*Aim of the exercise*. Copy out every line of the records word for word, from the line containing "What is the measured" down to the end of the records.

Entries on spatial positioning
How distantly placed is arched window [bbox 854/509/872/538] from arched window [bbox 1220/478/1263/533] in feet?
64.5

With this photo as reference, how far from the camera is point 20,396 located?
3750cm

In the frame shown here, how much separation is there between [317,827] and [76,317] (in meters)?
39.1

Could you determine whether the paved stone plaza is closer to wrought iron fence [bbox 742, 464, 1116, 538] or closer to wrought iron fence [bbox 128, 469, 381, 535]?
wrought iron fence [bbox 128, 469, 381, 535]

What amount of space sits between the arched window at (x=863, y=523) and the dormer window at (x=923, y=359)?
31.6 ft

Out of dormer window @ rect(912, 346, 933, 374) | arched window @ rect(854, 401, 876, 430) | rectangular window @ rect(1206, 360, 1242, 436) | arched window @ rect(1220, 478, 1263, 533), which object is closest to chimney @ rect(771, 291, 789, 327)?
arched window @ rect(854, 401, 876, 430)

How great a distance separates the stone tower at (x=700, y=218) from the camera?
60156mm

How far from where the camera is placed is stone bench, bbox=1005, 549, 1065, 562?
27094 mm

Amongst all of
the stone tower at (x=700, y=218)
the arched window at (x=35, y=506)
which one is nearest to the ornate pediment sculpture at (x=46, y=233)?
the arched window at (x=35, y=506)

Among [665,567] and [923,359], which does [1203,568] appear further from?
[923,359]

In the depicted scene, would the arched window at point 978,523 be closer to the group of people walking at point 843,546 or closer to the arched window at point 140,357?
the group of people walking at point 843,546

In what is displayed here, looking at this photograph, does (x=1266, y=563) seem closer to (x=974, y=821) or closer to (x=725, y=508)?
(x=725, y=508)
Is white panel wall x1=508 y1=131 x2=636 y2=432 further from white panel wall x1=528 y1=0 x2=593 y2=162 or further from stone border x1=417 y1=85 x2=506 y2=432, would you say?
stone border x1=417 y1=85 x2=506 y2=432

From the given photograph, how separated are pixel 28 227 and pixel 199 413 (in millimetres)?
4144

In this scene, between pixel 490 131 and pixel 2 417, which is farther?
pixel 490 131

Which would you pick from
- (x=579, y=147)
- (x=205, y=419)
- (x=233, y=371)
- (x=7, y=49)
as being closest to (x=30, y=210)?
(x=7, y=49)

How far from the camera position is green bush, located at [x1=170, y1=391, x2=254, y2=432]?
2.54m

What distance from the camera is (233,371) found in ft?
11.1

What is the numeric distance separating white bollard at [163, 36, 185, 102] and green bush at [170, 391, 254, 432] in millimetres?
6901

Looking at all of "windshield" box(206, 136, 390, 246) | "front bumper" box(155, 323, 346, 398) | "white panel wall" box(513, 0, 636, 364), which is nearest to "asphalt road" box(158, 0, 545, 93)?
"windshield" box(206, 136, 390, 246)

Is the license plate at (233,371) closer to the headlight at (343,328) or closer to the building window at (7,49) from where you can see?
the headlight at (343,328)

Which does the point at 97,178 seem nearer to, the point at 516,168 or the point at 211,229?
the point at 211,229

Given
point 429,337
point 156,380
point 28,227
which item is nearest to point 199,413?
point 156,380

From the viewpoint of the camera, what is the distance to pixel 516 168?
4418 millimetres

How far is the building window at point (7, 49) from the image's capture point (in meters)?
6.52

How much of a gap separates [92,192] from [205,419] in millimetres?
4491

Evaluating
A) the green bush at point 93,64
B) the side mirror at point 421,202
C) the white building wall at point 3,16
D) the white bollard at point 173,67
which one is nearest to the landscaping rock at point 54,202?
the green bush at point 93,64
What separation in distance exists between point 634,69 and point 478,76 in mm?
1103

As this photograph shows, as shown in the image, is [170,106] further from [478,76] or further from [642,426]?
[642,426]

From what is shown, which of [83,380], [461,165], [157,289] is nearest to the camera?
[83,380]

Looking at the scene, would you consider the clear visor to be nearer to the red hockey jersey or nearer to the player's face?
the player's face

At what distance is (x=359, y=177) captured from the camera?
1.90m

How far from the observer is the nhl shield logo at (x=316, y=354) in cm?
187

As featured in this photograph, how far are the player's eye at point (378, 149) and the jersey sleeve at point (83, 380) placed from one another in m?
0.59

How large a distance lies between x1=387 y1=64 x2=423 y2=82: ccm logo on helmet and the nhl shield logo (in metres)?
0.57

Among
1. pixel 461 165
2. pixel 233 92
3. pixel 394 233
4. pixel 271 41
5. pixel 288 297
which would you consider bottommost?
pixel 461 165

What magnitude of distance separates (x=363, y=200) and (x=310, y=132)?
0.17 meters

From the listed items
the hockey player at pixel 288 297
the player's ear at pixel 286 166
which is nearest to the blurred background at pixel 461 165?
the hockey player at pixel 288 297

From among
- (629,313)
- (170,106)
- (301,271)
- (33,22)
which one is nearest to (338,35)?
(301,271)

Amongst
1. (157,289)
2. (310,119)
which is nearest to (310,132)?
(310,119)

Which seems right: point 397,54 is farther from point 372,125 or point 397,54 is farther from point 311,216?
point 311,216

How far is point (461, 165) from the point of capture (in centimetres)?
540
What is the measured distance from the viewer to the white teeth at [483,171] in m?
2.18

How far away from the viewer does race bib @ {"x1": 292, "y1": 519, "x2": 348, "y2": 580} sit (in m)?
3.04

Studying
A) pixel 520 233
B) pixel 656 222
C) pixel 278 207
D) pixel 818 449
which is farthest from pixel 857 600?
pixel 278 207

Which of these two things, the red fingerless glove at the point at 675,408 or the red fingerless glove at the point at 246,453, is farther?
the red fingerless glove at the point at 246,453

*Solution for this problem*.
What is the measured distance from the viewer to the white teeth at [483,171] in m?
2.18

How far away from the viewer does race bib @ {"x1": 292, "y1": 519, "x2": 348, "y2": 580} sit (in m)?
3.04

Studying
A) pixel 520 233
B) pixel 656 222
C) pixel 278 207
D) pixel 818 449
which is farthest from pixel 857 600?
pixel 278 207

Which of these two things, the red fingerless glove at the point at 675,408 or the red fingerless glove at the point at 246,453, is farther?
the red fingerless glove at the point at 246,453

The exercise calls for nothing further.